Risen 2 puts you in the shoes of an unnamed protagonist suddenly thrown into a wet predicament. A horrible sea creature plagues the ocean and your commander in the Inquisition — an organization you're part of — asks you to find a way to kill it. It's not a derivative plot, and the premise is quite interesting, lending for a great pirate adventure. Unfortunately, the plot informs you of your entire adventure quite quickly, causing the minor plot twists to fall victim to a fairly flat narrative.
Even so, Risen 2 is worth it for the story due to the interactions between you and the various characters you meet. The locals for each of the areas you visit are amazing. For instance, early on you meet indigenous people that have accents and act in a way that are unfamiliar to civilized people. It's very immersive, and the realistic environments are crafted to really portray that Pirates of the Caribbean feeling.
The combat in the game is extremely bland, bordering on boredom and frustration. Part of this has to do with enemies that are uninteresting to fight and leads to mindless button mashing that requires no skill whatsoever. Fights are broken down into either monster or humanoid encounters. While the humans are enjoyable to fight because you can block and riposte for rhythmic fighting, the monsters are an absolute hassle. It becomes a mindless flurry of attacks until the enemy's health bar is depleted. There's no strategy involved, and if you don't have enough items to replenish your health in the middle of the fight, then expect game over.

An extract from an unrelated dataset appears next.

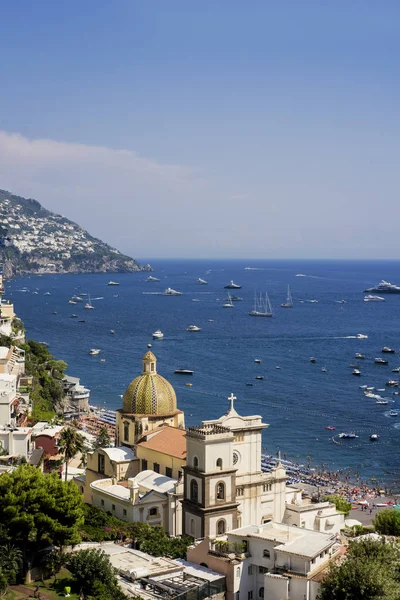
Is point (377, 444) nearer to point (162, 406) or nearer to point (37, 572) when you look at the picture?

To supplement melee combat, you have the ability to use voodoo magic. While it's not essential, it helps to round out a different aspect of your character. Unfortunately, there's no way to beat the game with just using voodoo magic, and as a result, it's more of a tool, rather than a dedicated type of play. As a result, this makes for an uninteresting dynamic between swords and magic.
The game's form of experience is called glory, which you earn by finishing quests and killing random creatures. You can use glory to increase your swordsmanship, toughness, and other attributes. There aren't many ways to build your character, but spending glory wisely and making use of certain attributes can help to alleviate various encounters in the game. Sadly, while you can increase your numerical stats using glory, you must earn skills by spending gold on trainers. Whether it be blocking, riposting, or using new voodoo magic, all the skills you need are from them.